Hi. I'd like to create a catalog at Mix'n'Match for CONOR ID (P1280). Main page is , but I found an alternative one with better interface, so here is a list of personal names and corporate names to import.
Topic on User talk:Magnus Manske/Structured Discussions Archive 1
I've created the catalog 948 myself (hope Magnus don't mind). As P1280 is an authority control for people, I've included only the personal names. You @Sporti may ask to create a property for corporations. PD: Your tool is great, Magnus.
Thanks @Gerwoman, however you have imported people from only the first page of almost 600.
Fixed.
Shouldn't there be over 1170000 entries? Now its at ~ 900000.
Yes, you are right. Perhaps Magnus can help us.
Also Property talk:P1280 states it should include people and organizations.
I ran the same scraper again, and now it's 1150316; I suspect some pages don't load properly at random. I'm running it yet again to get them all.
Now, I can have only one scraper per catalog. To get organizations as well, I could
- change the scraper to just find everything, but then it won't add a type (since I don't know the type) for new entries
- make a new catalog for organizations. That would be "cleaner", but then we have two catalog for the property, plus "missing" sync reports between MnM and Wikidata
First CONOR ID (P1280) would need to accept organisations too as per request at Wikidata:Property proposal/Archive/21#P1280, now it's only set for people, organizations were somehow forgotten. I think a new catalog would be better for org, it is also about 100X smaller.

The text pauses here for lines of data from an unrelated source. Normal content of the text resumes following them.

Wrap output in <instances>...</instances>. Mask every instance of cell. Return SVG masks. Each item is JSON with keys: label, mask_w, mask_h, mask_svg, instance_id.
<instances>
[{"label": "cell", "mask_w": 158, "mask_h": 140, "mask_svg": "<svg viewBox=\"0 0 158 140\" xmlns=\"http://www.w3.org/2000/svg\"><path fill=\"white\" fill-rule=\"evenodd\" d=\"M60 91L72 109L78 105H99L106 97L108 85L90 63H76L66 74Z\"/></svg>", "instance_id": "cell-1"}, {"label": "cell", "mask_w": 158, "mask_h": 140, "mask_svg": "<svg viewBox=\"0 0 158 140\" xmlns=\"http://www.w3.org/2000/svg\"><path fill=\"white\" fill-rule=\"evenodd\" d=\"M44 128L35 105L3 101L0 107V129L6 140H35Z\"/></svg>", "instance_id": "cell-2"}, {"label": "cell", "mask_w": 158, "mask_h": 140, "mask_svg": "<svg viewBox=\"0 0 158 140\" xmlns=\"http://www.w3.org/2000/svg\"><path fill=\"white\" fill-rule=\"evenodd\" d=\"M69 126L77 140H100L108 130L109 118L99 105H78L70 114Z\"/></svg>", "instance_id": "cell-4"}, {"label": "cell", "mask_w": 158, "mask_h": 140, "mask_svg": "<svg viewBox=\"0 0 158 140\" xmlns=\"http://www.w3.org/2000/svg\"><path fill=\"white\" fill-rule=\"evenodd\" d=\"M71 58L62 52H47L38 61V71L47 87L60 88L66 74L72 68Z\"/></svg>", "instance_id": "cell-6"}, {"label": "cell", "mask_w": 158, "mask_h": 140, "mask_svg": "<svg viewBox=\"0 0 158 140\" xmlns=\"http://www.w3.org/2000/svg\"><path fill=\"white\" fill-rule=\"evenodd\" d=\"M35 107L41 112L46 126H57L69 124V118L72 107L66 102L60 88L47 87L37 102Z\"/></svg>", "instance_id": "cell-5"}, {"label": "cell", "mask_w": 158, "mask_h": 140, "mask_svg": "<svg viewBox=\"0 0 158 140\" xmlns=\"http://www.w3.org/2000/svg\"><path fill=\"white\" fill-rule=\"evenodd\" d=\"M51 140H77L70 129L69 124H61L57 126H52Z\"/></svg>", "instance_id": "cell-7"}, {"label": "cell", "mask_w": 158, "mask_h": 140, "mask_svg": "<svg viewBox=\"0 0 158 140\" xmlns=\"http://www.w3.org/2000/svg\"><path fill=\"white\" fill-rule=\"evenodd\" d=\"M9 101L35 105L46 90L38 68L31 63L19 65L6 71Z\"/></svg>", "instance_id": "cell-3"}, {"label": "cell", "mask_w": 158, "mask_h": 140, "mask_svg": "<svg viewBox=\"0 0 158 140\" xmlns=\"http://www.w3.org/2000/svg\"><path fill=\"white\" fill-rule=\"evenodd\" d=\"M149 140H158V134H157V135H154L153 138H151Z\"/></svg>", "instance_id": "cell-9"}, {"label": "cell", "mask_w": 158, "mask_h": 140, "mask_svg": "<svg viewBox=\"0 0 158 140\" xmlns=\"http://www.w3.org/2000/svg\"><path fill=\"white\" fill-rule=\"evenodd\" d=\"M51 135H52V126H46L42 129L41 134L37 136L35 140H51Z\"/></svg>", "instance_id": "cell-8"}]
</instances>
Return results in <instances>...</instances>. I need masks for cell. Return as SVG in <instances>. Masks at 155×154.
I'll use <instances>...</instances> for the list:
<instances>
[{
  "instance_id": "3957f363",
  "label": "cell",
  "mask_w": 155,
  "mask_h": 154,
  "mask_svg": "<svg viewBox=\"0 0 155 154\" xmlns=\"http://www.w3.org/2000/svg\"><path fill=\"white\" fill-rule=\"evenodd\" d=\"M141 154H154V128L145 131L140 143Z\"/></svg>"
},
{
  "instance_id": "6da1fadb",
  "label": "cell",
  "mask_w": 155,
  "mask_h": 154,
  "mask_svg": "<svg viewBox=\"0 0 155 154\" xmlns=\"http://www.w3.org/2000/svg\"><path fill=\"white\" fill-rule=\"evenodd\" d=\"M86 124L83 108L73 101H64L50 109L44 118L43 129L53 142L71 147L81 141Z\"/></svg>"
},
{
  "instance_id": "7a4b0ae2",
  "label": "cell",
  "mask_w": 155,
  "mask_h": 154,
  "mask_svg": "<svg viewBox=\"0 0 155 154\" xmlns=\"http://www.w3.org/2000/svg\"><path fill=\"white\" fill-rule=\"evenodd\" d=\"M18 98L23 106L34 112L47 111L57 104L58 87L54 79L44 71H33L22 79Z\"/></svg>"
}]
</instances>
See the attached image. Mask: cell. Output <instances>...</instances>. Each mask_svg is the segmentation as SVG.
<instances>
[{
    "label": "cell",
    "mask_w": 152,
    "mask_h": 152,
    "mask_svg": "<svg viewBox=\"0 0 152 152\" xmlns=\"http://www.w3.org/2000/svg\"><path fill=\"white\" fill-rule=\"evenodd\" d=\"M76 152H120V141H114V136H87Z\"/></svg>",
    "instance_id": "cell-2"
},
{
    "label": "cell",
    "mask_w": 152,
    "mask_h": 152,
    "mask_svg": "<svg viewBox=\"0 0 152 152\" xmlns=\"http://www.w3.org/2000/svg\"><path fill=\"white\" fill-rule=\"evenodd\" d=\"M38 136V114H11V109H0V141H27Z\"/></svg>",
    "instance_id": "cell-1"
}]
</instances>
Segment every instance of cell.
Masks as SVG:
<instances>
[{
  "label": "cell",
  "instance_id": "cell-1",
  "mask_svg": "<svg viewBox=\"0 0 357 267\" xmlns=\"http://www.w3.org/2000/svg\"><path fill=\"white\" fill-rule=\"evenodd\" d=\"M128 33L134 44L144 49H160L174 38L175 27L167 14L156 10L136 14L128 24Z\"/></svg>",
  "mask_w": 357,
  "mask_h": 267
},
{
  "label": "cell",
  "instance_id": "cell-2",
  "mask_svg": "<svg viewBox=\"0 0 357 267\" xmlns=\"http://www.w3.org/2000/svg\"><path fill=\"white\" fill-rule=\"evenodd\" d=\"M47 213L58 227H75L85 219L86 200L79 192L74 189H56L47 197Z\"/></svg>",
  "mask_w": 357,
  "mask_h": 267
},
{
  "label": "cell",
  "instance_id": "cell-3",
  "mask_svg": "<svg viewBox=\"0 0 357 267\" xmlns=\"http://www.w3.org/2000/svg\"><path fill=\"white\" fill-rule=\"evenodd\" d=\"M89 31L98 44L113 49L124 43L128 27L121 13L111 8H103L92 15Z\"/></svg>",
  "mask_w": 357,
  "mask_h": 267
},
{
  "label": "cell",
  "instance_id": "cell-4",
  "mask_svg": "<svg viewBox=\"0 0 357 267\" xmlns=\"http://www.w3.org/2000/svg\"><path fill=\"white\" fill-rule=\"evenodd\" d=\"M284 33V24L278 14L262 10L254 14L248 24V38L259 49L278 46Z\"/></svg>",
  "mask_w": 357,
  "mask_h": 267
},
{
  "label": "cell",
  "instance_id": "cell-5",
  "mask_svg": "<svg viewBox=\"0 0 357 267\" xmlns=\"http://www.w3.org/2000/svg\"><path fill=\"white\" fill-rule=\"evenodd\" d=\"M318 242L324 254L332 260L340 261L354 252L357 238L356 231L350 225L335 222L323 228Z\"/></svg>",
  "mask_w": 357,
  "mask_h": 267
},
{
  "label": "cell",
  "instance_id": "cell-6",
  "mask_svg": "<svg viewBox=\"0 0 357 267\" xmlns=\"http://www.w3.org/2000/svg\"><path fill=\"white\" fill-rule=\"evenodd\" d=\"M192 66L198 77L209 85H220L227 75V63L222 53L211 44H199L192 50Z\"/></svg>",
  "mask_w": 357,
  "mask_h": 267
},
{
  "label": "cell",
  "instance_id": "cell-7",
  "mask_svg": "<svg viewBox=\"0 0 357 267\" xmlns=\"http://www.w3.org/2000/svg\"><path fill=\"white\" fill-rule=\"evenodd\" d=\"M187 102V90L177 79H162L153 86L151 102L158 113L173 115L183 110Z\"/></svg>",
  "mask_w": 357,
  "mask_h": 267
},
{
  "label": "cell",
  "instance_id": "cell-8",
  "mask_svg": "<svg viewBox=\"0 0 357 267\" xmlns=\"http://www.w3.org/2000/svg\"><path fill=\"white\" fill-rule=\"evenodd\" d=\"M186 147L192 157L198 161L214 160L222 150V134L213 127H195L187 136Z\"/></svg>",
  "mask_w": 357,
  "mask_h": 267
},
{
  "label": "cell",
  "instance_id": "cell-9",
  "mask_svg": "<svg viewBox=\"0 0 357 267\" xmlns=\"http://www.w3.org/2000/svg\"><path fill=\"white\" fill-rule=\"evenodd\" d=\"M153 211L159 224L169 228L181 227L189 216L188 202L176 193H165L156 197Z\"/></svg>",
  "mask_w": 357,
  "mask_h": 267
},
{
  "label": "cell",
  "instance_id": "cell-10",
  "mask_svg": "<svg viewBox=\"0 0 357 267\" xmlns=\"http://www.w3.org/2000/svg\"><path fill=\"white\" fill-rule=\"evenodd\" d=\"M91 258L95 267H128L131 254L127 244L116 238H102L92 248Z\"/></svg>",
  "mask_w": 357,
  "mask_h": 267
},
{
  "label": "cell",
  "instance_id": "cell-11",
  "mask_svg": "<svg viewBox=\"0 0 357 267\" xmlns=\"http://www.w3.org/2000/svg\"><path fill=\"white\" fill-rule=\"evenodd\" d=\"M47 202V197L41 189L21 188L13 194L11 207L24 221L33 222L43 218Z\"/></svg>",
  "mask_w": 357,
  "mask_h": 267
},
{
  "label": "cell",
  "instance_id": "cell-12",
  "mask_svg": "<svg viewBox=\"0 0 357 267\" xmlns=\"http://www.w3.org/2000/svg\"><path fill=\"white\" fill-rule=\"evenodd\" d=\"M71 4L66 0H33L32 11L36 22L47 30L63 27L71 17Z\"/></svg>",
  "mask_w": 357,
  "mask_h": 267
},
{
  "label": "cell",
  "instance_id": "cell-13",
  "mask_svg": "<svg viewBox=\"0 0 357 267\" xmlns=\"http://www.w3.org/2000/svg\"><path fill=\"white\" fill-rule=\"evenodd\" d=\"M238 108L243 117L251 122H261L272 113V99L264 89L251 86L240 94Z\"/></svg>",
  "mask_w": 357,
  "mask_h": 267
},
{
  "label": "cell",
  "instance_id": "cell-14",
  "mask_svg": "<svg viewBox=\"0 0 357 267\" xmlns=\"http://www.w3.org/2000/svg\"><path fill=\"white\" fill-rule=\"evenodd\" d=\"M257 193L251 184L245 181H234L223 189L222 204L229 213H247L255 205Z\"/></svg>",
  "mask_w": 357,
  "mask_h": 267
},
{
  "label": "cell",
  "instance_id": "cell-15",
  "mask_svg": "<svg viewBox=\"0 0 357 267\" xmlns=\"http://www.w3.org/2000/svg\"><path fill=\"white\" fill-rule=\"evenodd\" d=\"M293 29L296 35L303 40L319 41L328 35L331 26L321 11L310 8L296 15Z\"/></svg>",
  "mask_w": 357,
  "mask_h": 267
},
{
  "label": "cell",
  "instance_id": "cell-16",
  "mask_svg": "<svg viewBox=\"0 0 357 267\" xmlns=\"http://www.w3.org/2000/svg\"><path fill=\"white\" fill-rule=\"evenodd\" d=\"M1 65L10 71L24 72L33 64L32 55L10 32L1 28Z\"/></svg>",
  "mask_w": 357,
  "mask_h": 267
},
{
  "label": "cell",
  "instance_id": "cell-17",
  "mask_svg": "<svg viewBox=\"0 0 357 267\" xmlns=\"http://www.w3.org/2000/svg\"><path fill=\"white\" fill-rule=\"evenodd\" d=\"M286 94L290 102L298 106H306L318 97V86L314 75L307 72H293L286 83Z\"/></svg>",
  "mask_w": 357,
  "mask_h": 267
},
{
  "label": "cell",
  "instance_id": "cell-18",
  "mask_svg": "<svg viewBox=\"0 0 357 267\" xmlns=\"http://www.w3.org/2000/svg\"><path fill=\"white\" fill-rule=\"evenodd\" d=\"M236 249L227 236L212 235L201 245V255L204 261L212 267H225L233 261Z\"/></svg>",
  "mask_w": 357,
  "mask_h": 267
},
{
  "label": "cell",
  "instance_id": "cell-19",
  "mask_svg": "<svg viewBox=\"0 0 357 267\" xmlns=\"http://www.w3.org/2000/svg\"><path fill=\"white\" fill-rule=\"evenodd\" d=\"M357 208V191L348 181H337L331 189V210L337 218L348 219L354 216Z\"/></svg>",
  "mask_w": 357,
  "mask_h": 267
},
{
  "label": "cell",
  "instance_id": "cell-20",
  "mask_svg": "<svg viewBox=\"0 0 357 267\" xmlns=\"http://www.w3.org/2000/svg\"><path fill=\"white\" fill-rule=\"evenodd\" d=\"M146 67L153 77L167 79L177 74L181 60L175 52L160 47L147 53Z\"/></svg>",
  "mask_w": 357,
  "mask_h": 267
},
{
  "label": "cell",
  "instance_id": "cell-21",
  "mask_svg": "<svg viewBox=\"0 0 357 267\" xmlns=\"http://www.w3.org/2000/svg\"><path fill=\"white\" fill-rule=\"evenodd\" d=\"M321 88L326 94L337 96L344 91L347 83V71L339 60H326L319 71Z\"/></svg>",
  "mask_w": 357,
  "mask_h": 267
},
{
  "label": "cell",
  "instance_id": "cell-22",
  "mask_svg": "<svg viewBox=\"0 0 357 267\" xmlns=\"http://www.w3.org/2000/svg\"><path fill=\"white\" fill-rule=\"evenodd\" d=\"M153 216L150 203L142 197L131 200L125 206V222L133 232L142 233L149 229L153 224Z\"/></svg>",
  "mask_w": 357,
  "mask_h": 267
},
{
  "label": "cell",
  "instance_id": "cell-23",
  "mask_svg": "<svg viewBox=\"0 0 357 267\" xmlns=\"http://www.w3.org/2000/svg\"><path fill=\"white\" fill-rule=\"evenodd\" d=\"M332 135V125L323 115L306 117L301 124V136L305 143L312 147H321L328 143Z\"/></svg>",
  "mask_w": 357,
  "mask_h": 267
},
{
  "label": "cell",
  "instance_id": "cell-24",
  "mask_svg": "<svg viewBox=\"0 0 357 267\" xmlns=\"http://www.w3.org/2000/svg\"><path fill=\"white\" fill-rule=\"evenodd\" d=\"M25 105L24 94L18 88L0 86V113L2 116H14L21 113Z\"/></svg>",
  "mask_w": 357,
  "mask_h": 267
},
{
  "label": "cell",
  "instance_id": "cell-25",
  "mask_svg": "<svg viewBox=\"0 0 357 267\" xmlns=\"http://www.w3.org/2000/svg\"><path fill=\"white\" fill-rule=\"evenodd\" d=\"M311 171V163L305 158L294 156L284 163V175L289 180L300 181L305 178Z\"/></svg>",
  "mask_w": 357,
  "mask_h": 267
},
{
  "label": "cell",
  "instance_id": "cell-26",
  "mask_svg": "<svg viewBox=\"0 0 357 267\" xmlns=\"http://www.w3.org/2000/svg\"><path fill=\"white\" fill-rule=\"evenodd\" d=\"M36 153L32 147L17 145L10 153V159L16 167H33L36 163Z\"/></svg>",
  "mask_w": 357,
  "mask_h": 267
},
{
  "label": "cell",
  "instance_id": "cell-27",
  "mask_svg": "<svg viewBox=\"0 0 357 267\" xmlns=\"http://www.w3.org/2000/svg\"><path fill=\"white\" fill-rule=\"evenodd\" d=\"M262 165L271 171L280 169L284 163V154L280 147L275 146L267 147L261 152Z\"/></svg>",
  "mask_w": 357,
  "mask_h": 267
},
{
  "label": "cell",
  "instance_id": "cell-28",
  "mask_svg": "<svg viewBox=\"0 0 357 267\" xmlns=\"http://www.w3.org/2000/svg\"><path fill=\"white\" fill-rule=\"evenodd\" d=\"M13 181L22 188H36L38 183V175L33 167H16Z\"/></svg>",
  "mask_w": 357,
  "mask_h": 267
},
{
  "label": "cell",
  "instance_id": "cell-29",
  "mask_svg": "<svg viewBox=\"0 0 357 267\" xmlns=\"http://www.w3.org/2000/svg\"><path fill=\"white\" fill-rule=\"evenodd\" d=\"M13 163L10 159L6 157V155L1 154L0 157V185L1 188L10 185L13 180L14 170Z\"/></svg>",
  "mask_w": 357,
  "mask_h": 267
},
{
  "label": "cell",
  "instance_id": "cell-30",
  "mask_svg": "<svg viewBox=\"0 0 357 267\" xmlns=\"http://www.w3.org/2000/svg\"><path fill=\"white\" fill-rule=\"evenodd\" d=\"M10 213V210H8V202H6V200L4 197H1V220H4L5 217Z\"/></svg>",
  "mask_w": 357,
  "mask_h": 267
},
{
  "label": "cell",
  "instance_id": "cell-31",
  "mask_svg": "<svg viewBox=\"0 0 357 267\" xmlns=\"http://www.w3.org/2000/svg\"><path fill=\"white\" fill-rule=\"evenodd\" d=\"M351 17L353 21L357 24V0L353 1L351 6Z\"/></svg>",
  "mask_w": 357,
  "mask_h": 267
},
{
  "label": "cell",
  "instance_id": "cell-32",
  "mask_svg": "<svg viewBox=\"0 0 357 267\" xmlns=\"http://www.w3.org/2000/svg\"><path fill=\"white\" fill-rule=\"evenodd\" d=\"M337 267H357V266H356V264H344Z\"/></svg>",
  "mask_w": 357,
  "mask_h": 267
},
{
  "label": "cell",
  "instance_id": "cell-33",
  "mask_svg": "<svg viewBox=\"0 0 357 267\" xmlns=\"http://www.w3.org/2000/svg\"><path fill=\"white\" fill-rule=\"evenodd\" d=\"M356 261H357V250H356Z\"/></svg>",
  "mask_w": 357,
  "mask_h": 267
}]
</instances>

Changed CONOR ID (P1280) to allow organisations, so you can upload the corporate catalog aswell.
Also could a bot connect people based on their bibliography, for example and exsisting AC like VIAF ?
@Gerwoman: Would you make another catalog for corporate names?
Created CONOR2
Thanks, but it's ~ 10700 out of 13700 entries, so some didn't get imported just as before.
We need the help of Magnus, as before :)
@Magnus Manske: Can you run the scraper again and maybe the first one aswell, it is still missing ~ 7500 entries.
Fiddled with the scraper, now 12456 entries. Not sure which ones are missing.